I’ve only blogged once this year till now. Given I began blogging in 2009 and sometimes blogged a number of times a week and even daily, that’s a huge change. Blogging itself is not the draw it used to be, either for readers or for bloggers. The instant-noodle appeal of such platforms as TikTok (avoid, avoid!) have taken over, though I hope that will change. I can’t cope with short form anything and I can’t watch TED talks, or listen to podcasts. It’s rare I can watch anything much; it grates on my nerves.

So how has the year been? Another curate’s egg, I fear: excellent in parts. I published “A Voice From The Cave”, which did very nicely for a few days, being a mover and shaker in Hot New Releases, and was a bestseller for a few small categories on Amazon. I have doggedly continued to chip away at one work in progress “On Hob Hill” and it stands at 85k words, and almost finished. The hardest bit by far is to come: to complete it, tying up all loose ends in a neat and entertaining bow. I need a couple of weeks without any sort of crisis, chaos or difficulty. Other works in progress await me getting back to them.

[Stored items]

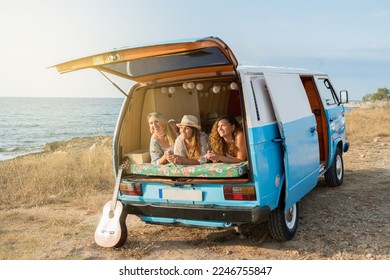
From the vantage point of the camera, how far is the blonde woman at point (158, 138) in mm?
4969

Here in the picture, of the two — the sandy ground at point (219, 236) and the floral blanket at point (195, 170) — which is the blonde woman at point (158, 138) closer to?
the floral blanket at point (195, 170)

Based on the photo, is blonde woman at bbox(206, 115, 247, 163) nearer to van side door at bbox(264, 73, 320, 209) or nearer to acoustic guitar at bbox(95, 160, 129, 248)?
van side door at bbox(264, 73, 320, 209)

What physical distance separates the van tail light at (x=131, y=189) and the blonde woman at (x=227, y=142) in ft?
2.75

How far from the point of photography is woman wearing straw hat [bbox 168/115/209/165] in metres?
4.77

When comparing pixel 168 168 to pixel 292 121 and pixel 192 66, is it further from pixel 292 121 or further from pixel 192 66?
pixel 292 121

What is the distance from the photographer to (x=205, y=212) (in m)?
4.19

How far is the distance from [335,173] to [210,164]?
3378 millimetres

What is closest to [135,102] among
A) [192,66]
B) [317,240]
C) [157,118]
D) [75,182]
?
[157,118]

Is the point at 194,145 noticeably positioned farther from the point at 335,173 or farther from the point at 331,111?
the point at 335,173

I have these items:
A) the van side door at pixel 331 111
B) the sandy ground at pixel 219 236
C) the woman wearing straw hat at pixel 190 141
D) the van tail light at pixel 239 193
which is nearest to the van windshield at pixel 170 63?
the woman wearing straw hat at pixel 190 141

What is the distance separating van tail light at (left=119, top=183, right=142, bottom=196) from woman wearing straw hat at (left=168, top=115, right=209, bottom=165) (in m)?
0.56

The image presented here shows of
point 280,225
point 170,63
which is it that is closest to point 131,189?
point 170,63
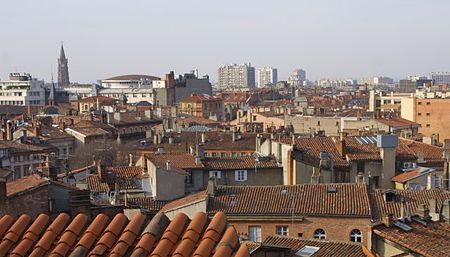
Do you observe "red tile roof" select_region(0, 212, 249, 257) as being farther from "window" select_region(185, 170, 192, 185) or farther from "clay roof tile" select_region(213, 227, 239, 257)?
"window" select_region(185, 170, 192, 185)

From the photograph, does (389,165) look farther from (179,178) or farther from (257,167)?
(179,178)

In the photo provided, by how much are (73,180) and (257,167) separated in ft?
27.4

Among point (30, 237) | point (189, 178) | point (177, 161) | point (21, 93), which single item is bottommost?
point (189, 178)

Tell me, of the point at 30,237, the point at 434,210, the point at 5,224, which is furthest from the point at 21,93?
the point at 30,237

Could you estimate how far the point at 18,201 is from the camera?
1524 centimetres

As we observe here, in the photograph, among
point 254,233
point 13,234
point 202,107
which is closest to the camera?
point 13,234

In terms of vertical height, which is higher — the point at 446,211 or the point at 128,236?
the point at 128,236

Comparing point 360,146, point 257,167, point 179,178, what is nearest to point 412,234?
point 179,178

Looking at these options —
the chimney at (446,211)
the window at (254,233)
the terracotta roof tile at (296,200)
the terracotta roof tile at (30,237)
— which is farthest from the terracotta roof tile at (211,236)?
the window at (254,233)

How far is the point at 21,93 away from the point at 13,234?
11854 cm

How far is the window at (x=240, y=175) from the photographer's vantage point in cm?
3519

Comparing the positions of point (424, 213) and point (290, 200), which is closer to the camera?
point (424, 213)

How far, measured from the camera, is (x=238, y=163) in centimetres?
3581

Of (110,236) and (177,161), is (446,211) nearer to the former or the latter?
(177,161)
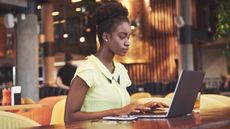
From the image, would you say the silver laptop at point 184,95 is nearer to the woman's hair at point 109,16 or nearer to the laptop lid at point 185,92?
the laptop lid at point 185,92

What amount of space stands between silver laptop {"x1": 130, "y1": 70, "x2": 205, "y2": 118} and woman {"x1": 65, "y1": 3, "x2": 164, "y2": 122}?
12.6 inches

...

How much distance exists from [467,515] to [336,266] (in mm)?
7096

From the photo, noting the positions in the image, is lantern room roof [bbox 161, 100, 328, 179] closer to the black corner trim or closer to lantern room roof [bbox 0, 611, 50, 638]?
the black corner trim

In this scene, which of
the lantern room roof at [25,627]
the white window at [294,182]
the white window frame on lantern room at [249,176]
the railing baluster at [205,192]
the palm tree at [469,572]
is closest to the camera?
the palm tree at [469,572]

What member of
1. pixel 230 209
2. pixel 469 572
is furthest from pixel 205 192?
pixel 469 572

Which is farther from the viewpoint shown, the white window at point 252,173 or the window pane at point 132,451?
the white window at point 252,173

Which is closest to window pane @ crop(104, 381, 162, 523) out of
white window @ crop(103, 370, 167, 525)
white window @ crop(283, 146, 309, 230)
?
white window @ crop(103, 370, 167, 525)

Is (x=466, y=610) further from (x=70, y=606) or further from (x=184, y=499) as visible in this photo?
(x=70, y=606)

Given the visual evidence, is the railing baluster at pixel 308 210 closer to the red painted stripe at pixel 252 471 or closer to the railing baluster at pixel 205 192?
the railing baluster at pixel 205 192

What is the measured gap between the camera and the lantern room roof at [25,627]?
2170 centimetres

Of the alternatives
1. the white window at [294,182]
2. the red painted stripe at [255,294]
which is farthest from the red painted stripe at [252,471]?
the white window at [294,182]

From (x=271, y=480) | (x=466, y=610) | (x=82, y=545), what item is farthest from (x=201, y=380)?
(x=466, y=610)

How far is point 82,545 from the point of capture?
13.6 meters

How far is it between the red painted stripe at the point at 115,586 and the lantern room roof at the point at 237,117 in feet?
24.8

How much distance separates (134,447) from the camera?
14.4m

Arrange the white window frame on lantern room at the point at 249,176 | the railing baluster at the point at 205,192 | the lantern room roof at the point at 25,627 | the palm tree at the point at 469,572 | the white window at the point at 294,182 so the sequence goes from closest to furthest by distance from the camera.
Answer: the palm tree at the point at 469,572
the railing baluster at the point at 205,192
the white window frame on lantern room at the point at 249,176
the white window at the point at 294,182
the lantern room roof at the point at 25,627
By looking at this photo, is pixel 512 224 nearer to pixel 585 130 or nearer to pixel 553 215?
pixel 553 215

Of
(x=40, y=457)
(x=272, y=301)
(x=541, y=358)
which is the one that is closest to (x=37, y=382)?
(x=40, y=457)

--

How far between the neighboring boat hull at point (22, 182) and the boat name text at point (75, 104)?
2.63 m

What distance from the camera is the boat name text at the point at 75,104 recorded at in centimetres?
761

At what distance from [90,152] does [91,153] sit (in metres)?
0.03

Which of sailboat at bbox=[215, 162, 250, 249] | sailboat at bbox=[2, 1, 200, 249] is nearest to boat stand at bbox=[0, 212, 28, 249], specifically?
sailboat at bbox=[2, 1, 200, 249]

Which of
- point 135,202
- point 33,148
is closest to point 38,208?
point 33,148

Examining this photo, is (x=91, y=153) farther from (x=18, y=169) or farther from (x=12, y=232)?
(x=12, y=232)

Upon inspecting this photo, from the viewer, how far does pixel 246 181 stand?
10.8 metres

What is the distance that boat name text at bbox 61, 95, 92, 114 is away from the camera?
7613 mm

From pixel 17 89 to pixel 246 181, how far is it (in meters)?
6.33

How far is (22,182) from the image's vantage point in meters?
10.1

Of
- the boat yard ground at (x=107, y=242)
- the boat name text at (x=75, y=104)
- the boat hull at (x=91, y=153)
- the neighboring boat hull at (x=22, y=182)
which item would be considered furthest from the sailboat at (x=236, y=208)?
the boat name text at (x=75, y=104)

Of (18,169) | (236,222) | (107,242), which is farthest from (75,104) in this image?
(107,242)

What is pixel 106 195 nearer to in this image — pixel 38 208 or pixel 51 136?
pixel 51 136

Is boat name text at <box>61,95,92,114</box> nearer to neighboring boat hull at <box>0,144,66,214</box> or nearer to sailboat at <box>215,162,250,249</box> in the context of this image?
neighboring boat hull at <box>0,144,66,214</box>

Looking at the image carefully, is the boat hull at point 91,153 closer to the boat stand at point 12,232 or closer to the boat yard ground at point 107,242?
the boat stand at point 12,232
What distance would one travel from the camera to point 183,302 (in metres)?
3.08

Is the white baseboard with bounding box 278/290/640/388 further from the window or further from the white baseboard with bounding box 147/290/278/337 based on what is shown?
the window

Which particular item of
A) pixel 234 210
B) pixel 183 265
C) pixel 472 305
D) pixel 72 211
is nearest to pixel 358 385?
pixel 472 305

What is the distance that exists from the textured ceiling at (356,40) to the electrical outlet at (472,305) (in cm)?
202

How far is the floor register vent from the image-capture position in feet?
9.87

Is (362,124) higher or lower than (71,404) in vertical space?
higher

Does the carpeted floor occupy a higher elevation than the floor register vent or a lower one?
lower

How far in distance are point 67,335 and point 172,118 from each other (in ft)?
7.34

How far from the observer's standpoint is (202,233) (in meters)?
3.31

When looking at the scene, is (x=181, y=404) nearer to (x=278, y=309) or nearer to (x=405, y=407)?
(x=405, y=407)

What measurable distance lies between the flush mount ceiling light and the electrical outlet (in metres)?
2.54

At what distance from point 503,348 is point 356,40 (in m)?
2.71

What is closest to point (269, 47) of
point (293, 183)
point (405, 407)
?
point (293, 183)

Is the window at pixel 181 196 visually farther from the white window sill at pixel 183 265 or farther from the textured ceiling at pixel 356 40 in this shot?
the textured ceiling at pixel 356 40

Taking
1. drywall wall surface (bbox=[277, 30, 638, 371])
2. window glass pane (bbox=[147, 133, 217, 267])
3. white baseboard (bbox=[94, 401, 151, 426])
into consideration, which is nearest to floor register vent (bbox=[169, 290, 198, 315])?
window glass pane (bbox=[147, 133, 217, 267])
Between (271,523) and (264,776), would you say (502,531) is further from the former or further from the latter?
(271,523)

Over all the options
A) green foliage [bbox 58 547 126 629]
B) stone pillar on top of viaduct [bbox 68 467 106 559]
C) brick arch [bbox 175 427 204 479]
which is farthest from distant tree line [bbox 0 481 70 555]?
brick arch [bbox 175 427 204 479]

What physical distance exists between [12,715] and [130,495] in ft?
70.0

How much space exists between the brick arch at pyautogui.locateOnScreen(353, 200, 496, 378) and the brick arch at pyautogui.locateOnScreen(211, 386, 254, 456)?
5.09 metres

▶ WHAT YOU SHOULD DO: Continue the blog post about the writer's year from where it stops.

▶ ANSWER:
There has been too much of ongoing health challenges, both mental and physical, to find energy for much more than surviving. Every time I think I might have carved out some time for me, for writing or for exploration, something else comes along. Given that my cousin died shortly before Christmas, I am reminded that life is uncertain and one needs to carpe diem (seize the day) but I’d rather just watch the carp instead.

Day job, I had a single assignment this year which I enjoyed immensely, working with a primary school group, and visiting the beautiful and historic city of York for a couple of days in May. There was an incident in the hotel we stayed in that may one day be woven into a ghost story but I won’t spoil that by explaining further. Keep your powder dry (so to speak) is good advice for writers.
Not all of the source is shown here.